▶ [Documento]
-------

DZIGA VERTOV: MANIFESTOS (1919-1923)
O olho e a câmara
tornam-se um em O Homem da Câmara
Dziga Vertov iniciou os trabalhos como documentarista em junho de 1918, no cinejornal semanal Kinonedelia (algo como "cine-semanal"). Trabalhou em todos os filmes, ressaltando e assinalando alguns pontos que viriam a compor os conceitos do kinokismo. Escreveu e dirigiu quatorze filmes até o fechamento do jornal em dezembro de 1919, graças ao embargo europeu contra o cinema soviético, que dificultou a produção devido a falta de filme virgem.
"Nós: variações do manifesto" data de 1919, coincidindo com o fim do Kinonedelia. No entanto só foi publicado em 1922 na revista Kinofot, nº 1. O manifesto, uma espécie de carta de distinção, busca separar as aventuras americanas e o "cine-drama" alemão, do "verdadeiro kinokismo". Acusando a subserviência daqueles que utilizam a câmara para narrar a produção literária e o teatro, Vertov defende o "estudo preciso do movimento" como forma de obter o ritmo próprio da arte cinematográfica, seu mais alto grau. Ou seja, os momentos mais radicais deste escrito ("fugir do abraço do teatro do amante" e "virar as costas à música") dizem respeito menos às artes em questão do que à construção do cinema. Esta construção estaria atrelada ao que o manifesto chama "poesia das máquinas", isto é, longe das imperfeições do olho humano.

-------

▶ [Informações fornecidas]
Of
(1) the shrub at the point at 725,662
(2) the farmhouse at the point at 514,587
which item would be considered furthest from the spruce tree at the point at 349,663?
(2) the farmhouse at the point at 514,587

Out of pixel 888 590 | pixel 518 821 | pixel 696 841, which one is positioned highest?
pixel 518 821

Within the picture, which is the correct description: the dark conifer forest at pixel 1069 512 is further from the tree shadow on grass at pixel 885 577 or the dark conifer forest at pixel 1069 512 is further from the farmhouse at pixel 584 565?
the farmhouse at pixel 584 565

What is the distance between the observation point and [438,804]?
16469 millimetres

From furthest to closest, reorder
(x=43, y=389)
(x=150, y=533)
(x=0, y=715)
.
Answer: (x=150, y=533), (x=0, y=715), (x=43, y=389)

-------

▶ [Objetivo proposto 1] Como você resumiria em duas frases o texto sobre os manifestos de Dziga Vertov?
▶ [Objetivo proposto 2] Dê sequência ao texto sobre os manifestos de Dziga Vertov, prosseguindo a partir da última frase apresentada.

▶ [Resposta do exercício 1] Dziga Vertov começou como documentarista em junho de 1918 no cinejornal semanal Kinonedelia, no qual escreveu e dirigiu quatorze filmes até seu fechamento em dezembro de 1919, quando o embargo europeu ao cinema soviético causou falta de filme virgem. Seu manifesto "Nós: variações do manifesto", de 1919 e publicado em 1922 na revista Kinofot, separa o "verdadeiro kinokismo" das aventuras americanas e do "cine-drama" alemão, rejeita a subserviência do cinema à literatura e ao teatro e defende o "estudo preciso do movimento" e a "poesia das máquinas".

▶ [Resposta do exercício 2]
O segundo manifesto do grupo, Kinoks: uma revolução (1922) foi publicado pela primeira vez em 1923 no jornal LEF, fundado no mesmo ano pelo poeta Vladímir Maiakóvski. As siglas designam algo como "front de esquerda das artes" (no inglês, Left Front of Arts). Vertov demonstra maior precisão na escolha dos conceitos, funções e propostas do cine-olho. Este texto coincide com o ínicio de seus trabalhos no Kinopravda (algo como "cine-verdade"), cinejornal cujo nome fora decalcado de outra publicação lançada por Lenine. Entre junho de 1922 e dezembro de 1925, o Kinopravda editou vinte e três filmes dirigidos por Vertov, lançando mão das teorias do kinokismo, servindo como um verdadeiro laboratório de experimentação.
Ao contrário de "Nós", o fator montagem aparece melhor conceituado. A construção de um olhar a partir do cine-olho (kinoglaz), despojado dos "psicologismos" e imperfeições do olho humano, é o centro da proposta vertoviana. Um cinema "arte da montagem", complexa e potente máquina de representação do mundo, pelo qual superaríamos a incompetência em prol de um maior conhecimento de nós mesmos.
CONTRACAMPO homenageia Vertov e sua trupe, mas em tom de convocação: é prolífica a produção do grupo, tanto visual quanto textualmente. Nos aventuramos a traduzir uma pequena parte e a reeditar as traduções já existentes, por "amor à arte". Tal esforço prosseguirá na medida em que formos preenchendo nosso Banco de Textos. E aceitando colaborações.
Bernardo Oliveira
Nós: Variações do Manifesto (1922)
Kinoks: Uma Revolução (1923)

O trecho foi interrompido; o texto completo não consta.